## Task instructions
Reproduce the data below line for line, without alteration, and omit the pictures.

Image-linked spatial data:
........

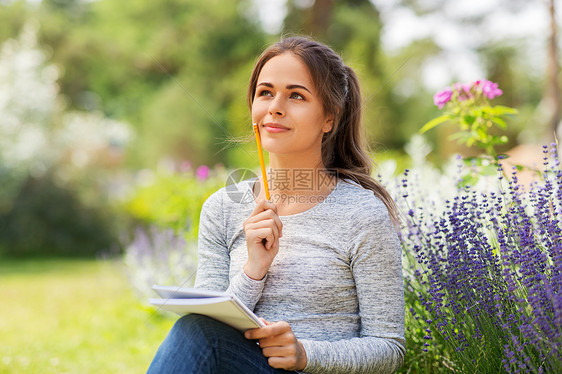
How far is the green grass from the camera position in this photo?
347cm

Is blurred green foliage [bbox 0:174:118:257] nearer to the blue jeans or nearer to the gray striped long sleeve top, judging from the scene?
the gray striped long sleeve top

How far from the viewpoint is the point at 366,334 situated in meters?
1.68

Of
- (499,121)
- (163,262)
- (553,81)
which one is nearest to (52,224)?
(163,262)

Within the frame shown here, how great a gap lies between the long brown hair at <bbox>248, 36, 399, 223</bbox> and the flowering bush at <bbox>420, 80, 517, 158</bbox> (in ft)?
2.65

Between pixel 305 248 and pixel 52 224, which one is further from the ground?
pixel 52 224

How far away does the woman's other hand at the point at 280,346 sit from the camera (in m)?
1.52

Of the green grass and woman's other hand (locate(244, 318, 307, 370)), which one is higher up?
woman's other hand (locate(244, 318, 307, 370))

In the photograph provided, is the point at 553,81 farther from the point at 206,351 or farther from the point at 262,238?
the point at 206,351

........

## Full answer
How far is the green grass from the camera position in this photo?
347cm

Is blurred green foliage [bbox 0:174:118:257] nearer to the blue jeans or nearer to the gray striped long sleeve top, judging from the scene?
the gray striped long sleeve top

How far from the viewpoint is the point at 366,334 situated in meters?
1.68

Of
- (499,121)
- (163,262)
- (553,81)
which one is nearest to (52,224)?
(163,262)

Within the frame shown here, how great a gap lies between the long brown hair at <bbox>248, 36, 399, 223</bbox> and the flowering bush at <bbox>420, 80, 517, 158</bbox> (in ft)?
2.65

Between pixel 305 248 and pixel 52 224, which one is further from the ground?
pixel 52 224

How far away does the woman's other hand at the point at 280,346 sit from the camera (in m)?
1.52

Of the green grass and woman's other hand (locate(244, 318, 307, 370)), which one is higher up?
woman's other hand (locate(244, 318, 307, 370))

In the photograph provided, is the point at 553,81 farther from the point at 206,351 or farther from the point at 262,238?
the point at 206,351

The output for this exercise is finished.